Purpose
Anti-PD1 and PD-L1 antibodies are associated with immune-related adverse effects (irAEs). This analysis aims to assess the discrepancies between frequencies of irAEs observed in phase 1 trials with those seen in late-phase trials and to evolve the field of drug development.Methods
PubMed search was conducted for articles published until December of 2016. Trials needed to have at least one of the study arms consisting of nivolumab, pembrolizumab or atezolizumab monotherapy. Trials were matched based on compound used and similarity of populations. All toxicities were reported as frequencies and percentages. P-values to assess differences between matches and non-matches of phase 1 and late-phase trials and between early and late-phase trials themselves were obtained via Fisher's exact test. Odds ratios were obtained via logistic regression.Results
Our search yielded 15 late-phase and 10 matching phase 1 trials; n = 4823 and n = 1650, respectively.
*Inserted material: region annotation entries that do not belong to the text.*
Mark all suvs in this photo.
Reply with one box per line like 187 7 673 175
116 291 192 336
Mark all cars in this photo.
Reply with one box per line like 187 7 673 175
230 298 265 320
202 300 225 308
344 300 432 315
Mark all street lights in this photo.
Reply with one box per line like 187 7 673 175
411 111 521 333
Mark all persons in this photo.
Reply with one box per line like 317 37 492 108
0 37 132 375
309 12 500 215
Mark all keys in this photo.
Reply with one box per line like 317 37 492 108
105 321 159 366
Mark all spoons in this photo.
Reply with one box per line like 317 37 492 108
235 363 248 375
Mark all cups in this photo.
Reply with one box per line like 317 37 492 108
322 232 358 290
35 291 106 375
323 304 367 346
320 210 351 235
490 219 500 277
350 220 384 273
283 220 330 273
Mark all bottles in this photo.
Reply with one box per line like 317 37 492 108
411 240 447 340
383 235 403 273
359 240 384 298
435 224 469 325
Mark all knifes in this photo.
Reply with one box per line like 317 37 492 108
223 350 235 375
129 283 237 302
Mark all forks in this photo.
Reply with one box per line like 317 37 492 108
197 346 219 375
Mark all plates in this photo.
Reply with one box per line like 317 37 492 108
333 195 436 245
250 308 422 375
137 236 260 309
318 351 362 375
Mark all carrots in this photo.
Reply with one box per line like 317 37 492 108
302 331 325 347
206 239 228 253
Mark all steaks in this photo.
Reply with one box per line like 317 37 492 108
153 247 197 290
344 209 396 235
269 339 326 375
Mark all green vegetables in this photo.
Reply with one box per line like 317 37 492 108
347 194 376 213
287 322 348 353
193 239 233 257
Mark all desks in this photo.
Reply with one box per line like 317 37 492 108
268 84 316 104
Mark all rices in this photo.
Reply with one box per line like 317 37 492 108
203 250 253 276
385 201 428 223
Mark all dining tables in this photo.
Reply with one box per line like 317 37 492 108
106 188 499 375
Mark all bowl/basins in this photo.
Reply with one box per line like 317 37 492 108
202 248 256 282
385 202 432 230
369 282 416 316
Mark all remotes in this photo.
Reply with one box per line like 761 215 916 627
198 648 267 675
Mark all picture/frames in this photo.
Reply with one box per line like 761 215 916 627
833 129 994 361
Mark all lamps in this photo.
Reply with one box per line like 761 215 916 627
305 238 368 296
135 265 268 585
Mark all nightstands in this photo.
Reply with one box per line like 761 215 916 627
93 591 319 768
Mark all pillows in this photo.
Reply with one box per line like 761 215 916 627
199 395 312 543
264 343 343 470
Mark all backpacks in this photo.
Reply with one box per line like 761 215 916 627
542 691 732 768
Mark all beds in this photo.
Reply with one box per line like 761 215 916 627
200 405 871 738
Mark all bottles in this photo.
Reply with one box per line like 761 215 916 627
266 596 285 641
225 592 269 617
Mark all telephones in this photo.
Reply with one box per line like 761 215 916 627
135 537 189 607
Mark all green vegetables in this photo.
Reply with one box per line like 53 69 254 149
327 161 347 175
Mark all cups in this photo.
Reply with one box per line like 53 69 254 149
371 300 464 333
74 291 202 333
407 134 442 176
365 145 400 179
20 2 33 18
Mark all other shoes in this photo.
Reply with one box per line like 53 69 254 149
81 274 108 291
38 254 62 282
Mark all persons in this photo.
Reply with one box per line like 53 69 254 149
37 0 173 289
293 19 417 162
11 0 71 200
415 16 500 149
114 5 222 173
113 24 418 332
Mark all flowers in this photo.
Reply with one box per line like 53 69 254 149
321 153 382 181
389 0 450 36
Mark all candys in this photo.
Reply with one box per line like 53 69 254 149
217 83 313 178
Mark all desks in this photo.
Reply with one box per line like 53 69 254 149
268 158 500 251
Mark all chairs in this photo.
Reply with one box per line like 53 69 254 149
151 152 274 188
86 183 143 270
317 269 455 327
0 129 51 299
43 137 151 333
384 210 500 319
The most common AEs seen in phase 1 trials were also observed in late-phase trials except for phase 1 trials (median n = 118) with < 118 patients (P = 0.048). Rash, pruritus, and diarrhea were the most frequently irAEs reported. Only colitis was more frequent in late-phase studies (P = 0.045).Conclusion
Toxicities of anti-PD-1 and PD-L1 observed in phase 1 trials and late-phase trials are similar. There is positive correlation between phase 1 trial sample size and concordance of toxicity frequencies seen in late-phase studies. In conclusion, current immunotherapy phase 1 trials are appropriate in assessing safety profile of anti-PD-1 and PD-L1 antibodies.